Polish Prime Minister Mateusz Morawiecki recently slammed claims by former Foreign Minister Radoslaw Sikorski that the government considered agreeing to a partition of Ukraine in the first days of the war.
In comments that were quickly picked up by Russian media, Sikorski said the ruling Law and Justice (PiS) party had a “moment of hesitation” soon after the war began last February.
Previously, in an October 2014 interview with Politico, Sikorski had said that Putin hinted at the idea of jointly partitioning Ukraine at meetings with then-Polish Prime Minister Donald Tusk.
- Fake news in the mix
With the Russian invasion of Ukraine, the content of fake news circulating on social media changed almost overnight.
Anti-Ukrainian propaganda has replaced anti-vaccine propaganda, although the sources are often the same and tend to work in the interests of the Kremlin, according to an analysis by Fakehunter, a Polish group that tracks Russian misinformation about Poland.
Ilona Dabrowska, a media science professor at the Maria Curie-Sklodowska University in Lublin, confirmed the observation.
“From the SARS-CoV-2 virus pandemic … the majority of the content generated on the internet shfited to disinformation in areas such as the scale of the attack (in Ukraine), the number and equipment of troops, the use of biological weapons, and others,” she said.
While it may have become harder to be Russian in Poland since the Ukraine war erupted, those living in the country seem far from willing to pack up and move.
When asked how long he intends to stay in Poland, one Russian in exile in Warsaw replied: “DPZ,” using an acronym for the phrase “as long as Putin is alive.”

ENTRIES SUPPLIED:

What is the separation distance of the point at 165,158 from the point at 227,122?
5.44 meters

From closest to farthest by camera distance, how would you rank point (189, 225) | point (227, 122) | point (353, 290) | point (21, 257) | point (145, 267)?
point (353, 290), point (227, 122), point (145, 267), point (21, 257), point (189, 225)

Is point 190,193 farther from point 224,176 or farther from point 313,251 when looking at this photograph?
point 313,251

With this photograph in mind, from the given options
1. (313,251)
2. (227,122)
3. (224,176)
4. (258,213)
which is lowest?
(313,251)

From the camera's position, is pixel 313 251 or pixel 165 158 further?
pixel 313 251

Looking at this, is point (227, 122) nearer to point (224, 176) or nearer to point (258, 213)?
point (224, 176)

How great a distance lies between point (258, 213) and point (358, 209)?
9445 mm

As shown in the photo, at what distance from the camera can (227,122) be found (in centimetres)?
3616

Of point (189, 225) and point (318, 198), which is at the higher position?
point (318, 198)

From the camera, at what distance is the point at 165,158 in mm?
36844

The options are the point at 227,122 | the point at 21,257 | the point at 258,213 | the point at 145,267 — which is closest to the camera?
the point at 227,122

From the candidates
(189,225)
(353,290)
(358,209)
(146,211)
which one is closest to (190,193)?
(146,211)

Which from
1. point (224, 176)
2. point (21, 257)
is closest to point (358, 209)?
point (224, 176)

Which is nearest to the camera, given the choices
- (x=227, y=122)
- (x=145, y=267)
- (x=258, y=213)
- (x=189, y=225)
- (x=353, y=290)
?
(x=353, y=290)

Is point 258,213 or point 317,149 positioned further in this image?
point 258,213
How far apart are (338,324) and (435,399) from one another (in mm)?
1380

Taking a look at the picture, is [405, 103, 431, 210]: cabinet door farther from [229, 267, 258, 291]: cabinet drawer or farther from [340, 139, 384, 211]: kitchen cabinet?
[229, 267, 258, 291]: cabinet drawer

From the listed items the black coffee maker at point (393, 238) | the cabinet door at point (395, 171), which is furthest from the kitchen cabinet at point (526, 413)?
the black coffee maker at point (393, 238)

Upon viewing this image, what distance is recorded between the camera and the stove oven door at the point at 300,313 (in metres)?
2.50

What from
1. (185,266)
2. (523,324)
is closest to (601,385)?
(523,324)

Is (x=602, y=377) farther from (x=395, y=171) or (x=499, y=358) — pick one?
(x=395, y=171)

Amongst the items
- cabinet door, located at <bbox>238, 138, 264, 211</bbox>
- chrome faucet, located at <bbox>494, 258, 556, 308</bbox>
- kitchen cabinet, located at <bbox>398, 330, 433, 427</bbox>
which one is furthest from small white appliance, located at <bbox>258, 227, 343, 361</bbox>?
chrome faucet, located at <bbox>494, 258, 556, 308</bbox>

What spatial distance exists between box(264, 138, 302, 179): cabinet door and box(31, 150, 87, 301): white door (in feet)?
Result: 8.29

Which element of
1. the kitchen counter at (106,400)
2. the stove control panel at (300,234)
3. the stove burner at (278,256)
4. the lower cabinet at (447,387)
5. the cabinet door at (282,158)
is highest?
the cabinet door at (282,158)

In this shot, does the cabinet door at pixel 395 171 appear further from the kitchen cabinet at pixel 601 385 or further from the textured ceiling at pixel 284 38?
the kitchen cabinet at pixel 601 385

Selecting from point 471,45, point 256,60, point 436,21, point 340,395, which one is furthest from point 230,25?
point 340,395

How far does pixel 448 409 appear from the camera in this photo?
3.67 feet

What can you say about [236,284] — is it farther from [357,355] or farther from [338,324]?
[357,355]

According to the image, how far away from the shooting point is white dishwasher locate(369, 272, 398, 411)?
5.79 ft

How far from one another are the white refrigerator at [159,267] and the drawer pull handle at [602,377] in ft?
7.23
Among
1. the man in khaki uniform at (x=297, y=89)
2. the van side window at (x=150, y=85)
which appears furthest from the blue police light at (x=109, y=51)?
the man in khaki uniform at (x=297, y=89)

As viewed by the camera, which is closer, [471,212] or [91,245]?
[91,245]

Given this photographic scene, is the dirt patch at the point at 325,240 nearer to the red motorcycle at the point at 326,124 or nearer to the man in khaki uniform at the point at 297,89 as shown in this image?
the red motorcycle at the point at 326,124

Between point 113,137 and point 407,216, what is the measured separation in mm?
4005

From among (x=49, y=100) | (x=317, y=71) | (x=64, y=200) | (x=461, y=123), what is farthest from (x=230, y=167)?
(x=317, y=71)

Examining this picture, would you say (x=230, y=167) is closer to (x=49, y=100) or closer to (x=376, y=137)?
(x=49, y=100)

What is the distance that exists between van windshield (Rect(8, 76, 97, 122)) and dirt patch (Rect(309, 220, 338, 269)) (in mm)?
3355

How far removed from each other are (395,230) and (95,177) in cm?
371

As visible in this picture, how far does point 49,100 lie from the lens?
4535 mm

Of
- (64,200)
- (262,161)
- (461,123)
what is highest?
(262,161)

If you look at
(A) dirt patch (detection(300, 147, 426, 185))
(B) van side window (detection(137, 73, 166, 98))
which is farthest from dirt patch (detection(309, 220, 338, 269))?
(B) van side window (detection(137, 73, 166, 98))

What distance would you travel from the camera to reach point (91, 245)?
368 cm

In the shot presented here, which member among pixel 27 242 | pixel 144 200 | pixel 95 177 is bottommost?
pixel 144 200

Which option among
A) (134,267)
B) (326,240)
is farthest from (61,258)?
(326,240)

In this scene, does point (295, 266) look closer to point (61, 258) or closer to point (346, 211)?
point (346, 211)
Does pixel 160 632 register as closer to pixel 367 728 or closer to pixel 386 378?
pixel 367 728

WHAT IS BEING ASKED: Please condense the paragraph in the article on Poland and the Ukraine war that begins "Anti-Ukrainian propaganda has replaced" into one shorter sentence that keeps its main facts. Work only from the text above for what follows, not from the data.

SOLUTION FOR THIS EXERCISE: Fakehunter, a Polish group that tracks Russian misinformation about Poland, found that anti-Ukrainian propaganda has replaced anti-vaccine propaganda, often from the same sources, which tend to serve the Kremlin.